Count the rows below that contain the string "legend". Reply with only that number.

*Exercise input*:
==========

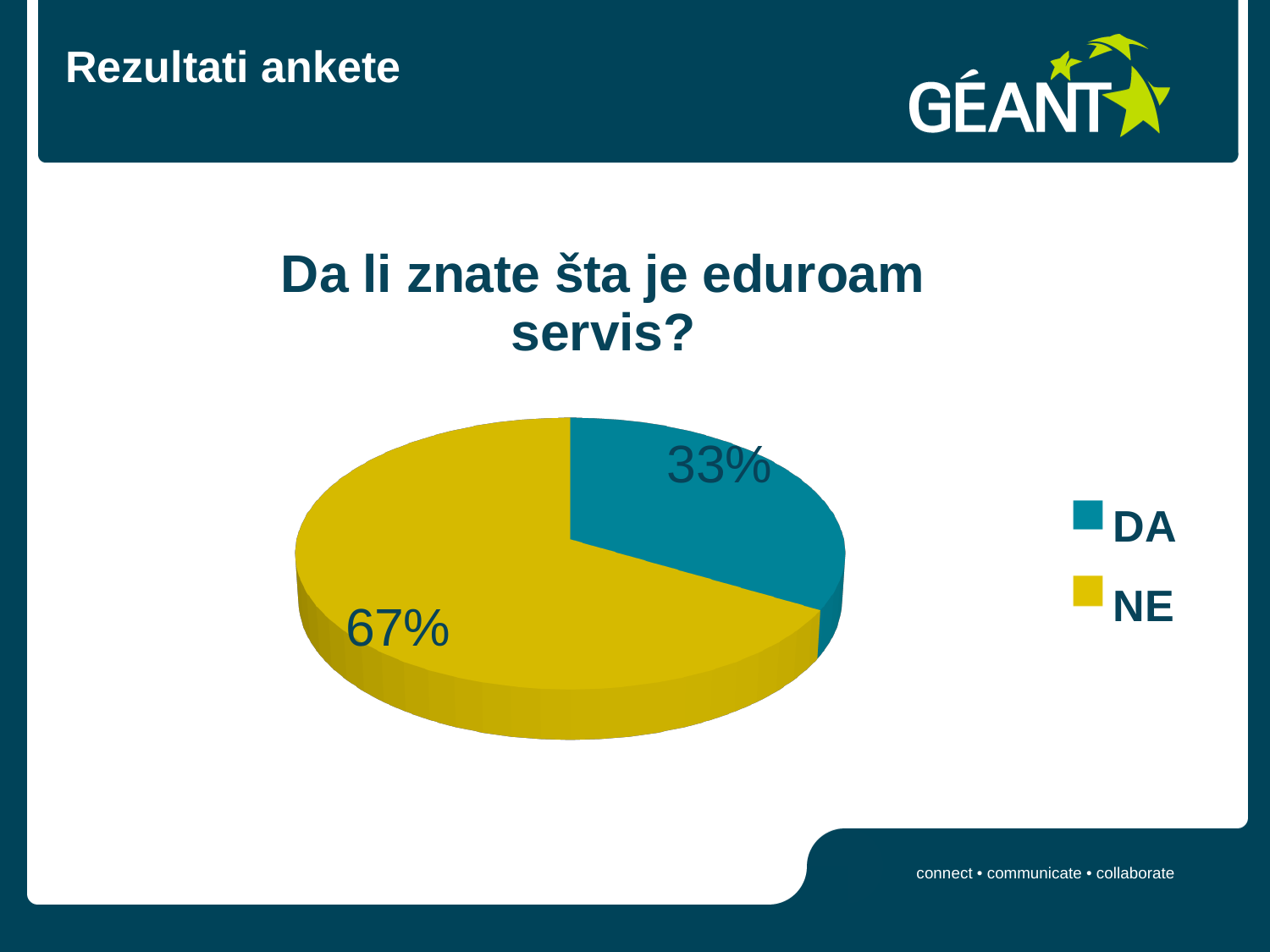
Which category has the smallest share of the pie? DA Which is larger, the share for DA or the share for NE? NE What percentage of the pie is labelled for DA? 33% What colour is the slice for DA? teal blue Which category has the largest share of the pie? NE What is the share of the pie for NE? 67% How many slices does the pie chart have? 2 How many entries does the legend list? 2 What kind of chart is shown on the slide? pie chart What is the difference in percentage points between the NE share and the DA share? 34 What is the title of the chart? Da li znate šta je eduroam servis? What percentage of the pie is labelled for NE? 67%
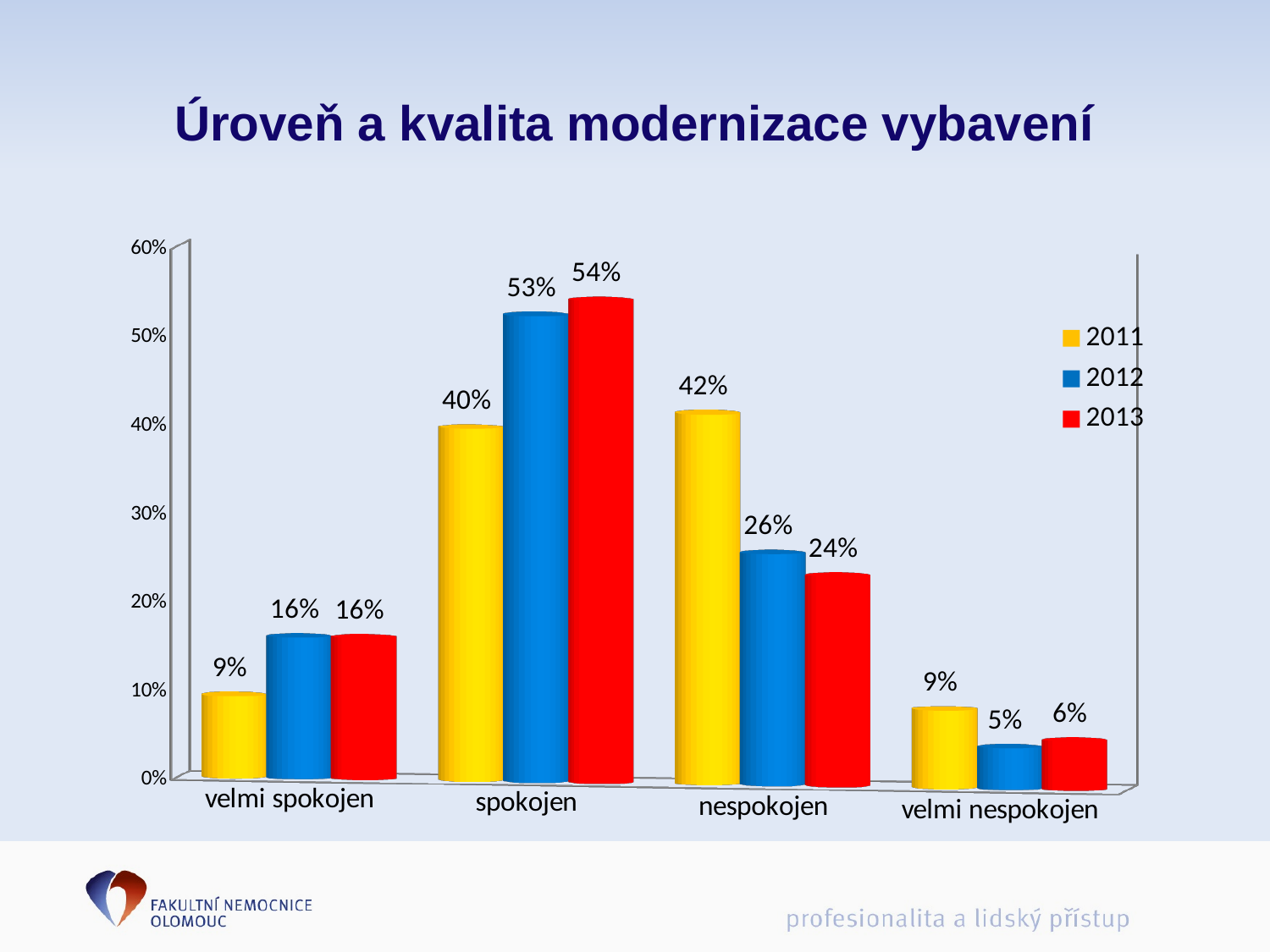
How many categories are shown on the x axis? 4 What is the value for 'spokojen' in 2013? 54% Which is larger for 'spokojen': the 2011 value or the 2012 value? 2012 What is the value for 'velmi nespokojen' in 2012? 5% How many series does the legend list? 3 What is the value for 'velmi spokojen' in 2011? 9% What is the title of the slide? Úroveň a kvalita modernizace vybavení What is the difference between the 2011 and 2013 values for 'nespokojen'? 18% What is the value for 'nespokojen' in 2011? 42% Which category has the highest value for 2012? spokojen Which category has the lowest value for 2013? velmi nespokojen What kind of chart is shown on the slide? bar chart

==========

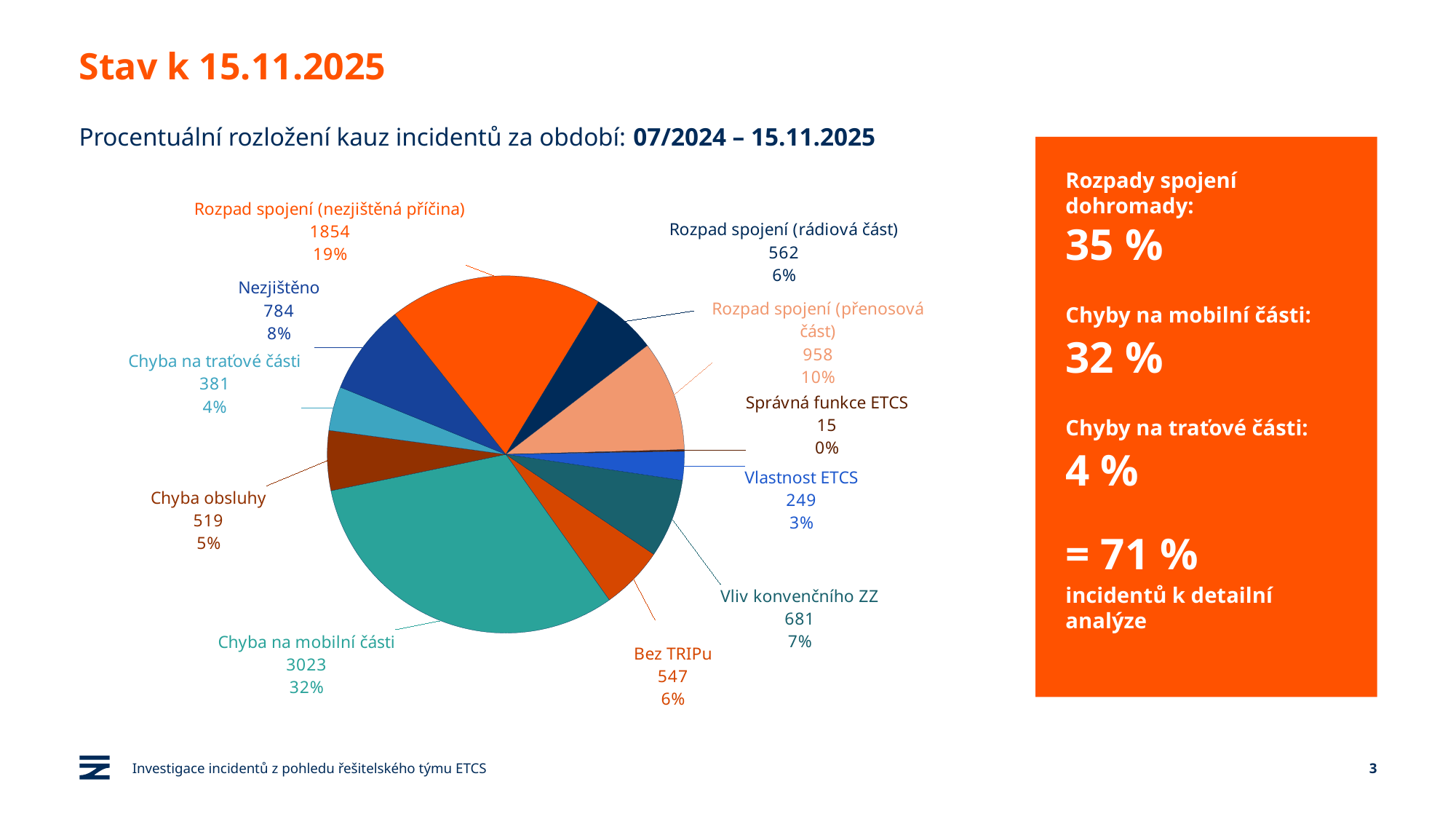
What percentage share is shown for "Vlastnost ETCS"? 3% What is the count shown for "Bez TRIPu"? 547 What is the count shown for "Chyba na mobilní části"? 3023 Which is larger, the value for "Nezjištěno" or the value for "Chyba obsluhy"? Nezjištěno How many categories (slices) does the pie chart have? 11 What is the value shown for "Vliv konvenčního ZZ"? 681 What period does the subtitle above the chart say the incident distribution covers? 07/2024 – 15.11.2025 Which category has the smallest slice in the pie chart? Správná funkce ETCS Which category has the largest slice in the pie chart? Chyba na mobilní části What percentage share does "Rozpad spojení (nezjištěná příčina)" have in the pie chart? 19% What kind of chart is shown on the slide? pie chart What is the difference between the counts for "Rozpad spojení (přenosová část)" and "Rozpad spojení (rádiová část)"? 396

==========

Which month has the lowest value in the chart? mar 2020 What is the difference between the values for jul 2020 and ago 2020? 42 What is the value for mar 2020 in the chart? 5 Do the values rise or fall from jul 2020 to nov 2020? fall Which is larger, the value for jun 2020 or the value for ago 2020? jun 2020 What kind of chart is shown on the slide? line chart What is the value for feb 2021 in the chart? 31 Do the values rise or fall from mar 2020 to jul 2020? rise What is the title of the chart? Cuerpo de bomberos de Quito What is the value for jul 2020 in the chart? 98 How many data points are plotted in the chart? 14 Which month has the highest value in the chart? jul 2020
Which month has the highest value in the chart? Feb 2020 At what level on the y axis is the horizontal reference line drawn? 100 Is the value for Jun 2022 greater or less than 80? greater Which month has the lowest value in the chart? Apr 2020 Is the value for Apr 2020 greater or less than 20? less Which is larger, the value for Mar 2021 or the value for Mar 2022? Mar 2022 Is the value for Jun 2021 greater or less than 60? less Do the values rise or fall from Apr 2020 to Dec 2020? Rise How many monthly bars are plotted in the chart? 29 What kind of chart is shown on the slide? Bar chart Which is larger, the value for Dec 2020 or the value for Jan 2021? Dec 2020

==========

*Completed exercise*:
2